(SOURCE RECORDS begins)
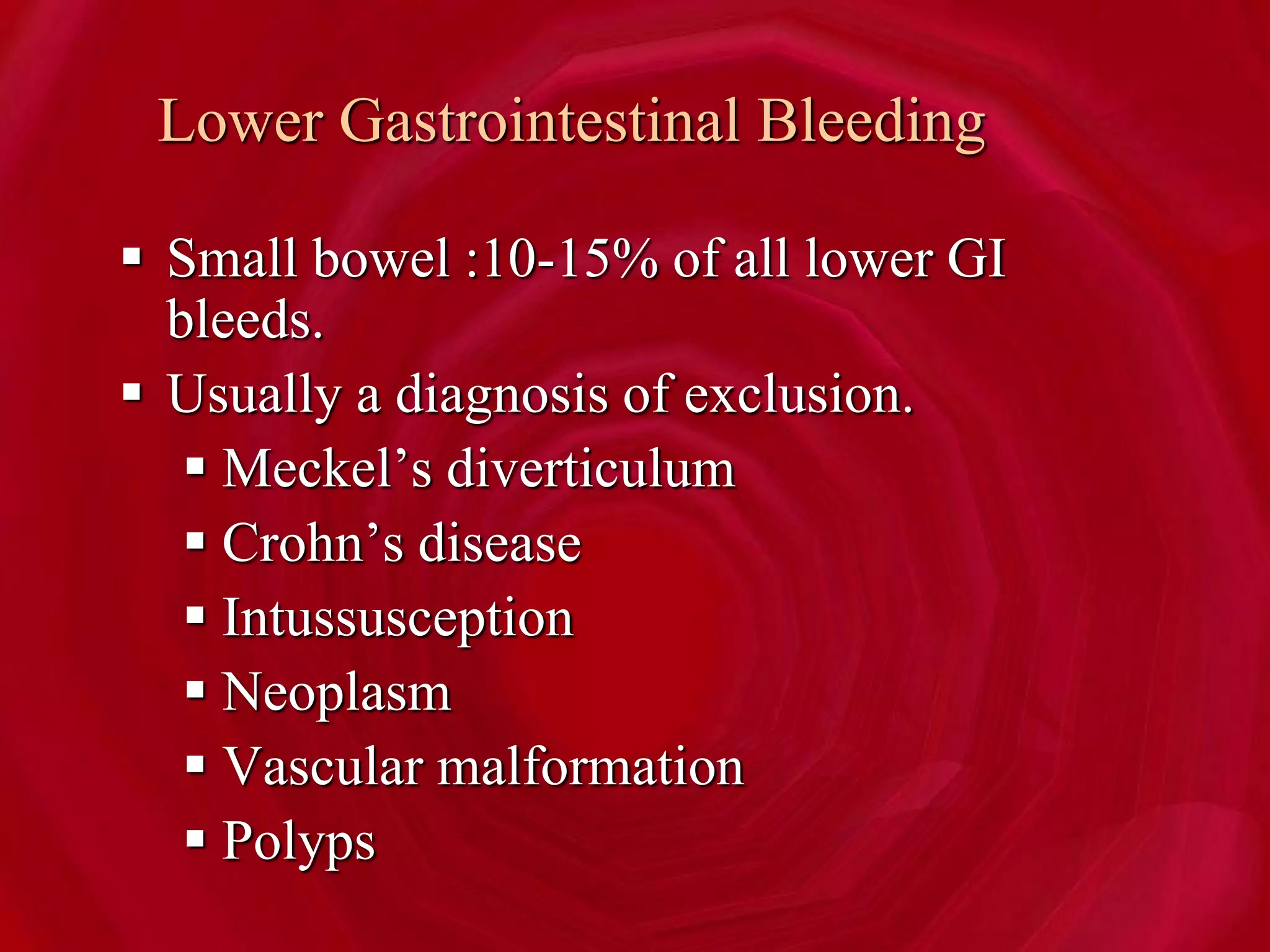 Lower Gastrointestinal Bleeding
 Small bowel :10-15% of all lower GI
bleeds.
 Usually a diagnosis of exclusion.
 Meckel’s diverticulum
 Crohn’s disease
 Intussusception
 Neoplasm
 Vascular malformation
 Polyps
 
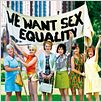 We Want Sex Equality : affiche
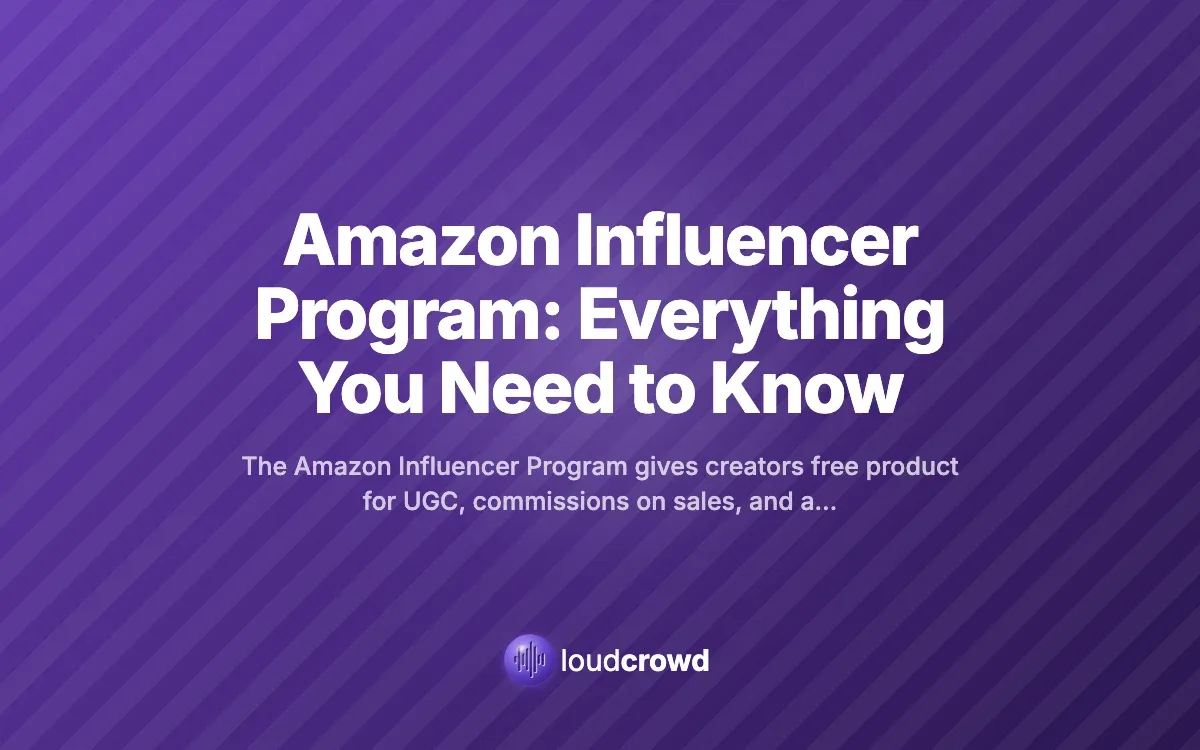 Amazon Influencer Program: Everything You Need to Know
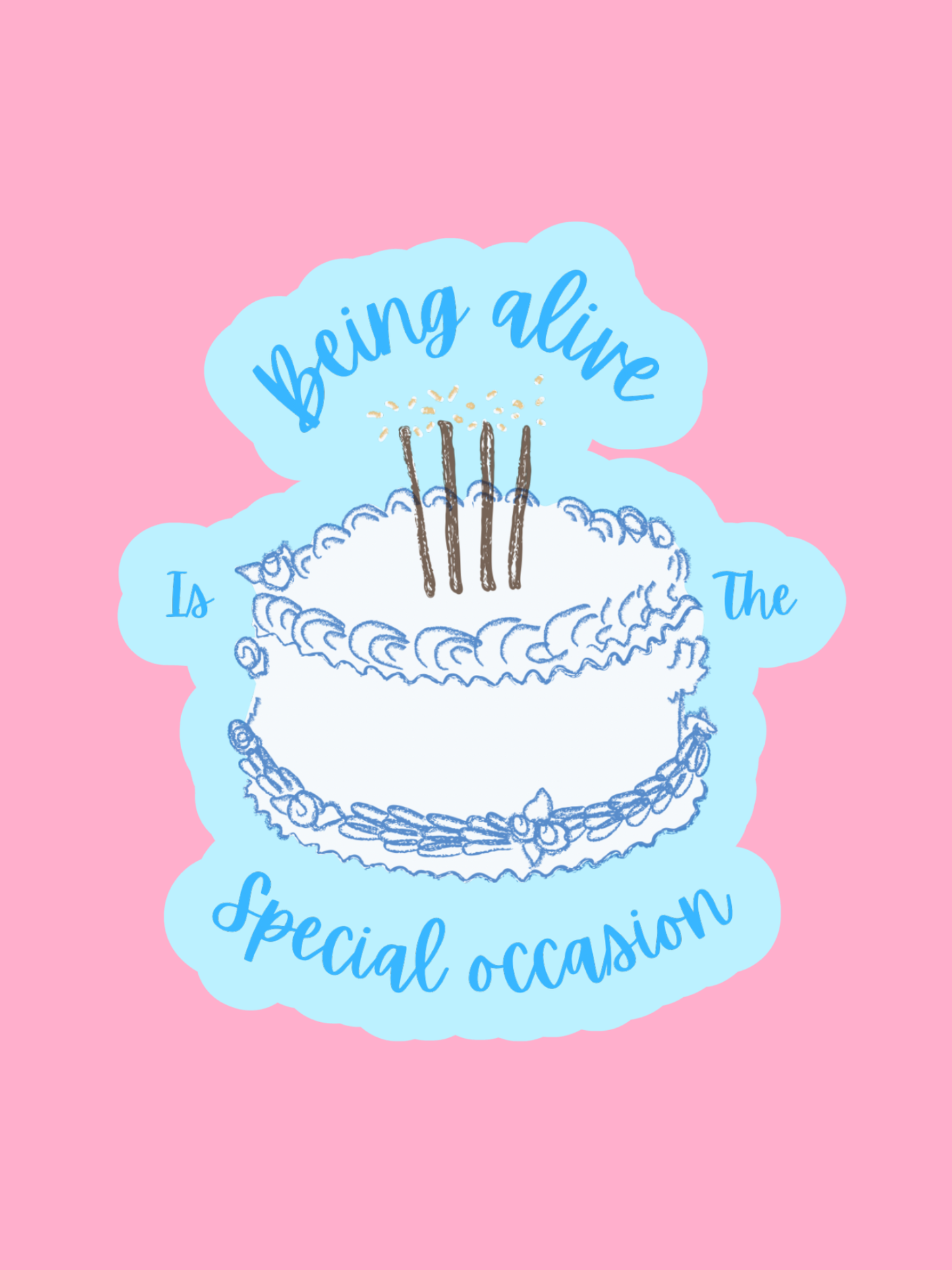 being alive is the special occasion sticker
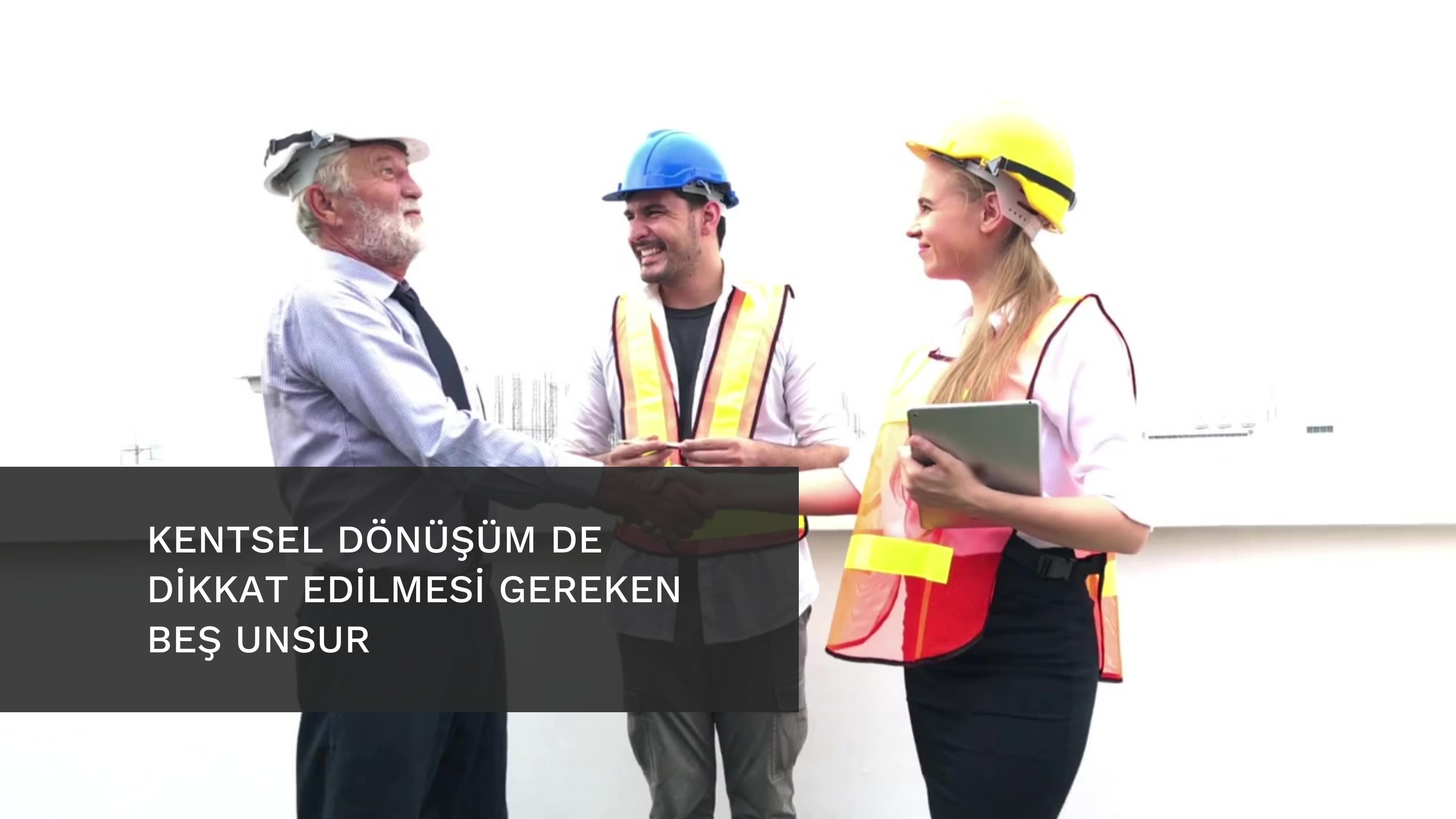 KENTSEL DÖNÜŞÜM DE DİKKAT EDİLMESİ GEREKEN BEŞ UNSUR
(SOURCE RECORDS ends)
ACTIVITY - Please give the data above again in exact form and omit every picture.

ANSWER SECTION -
 Lower Gastrointestinal Bleeding
 Small bowel :10-15% of all lower GI
bleeds.
 Usually a diagnosis of exclusion.
 Meckel’s diverticulum
 Crohn’s disease
 Intussusception
 Neoplasm
 Vascular malformation
 Polyps
 
 We Want Sex Equality : affiche
 Amazon Influencer Program: Everything You Need to Know
 being alive is the special occasion sticker
 KENTSEL DÖNÜŞÜM DE DİKKAT EDİLMESİ GEREKEN BEŞ UNSUR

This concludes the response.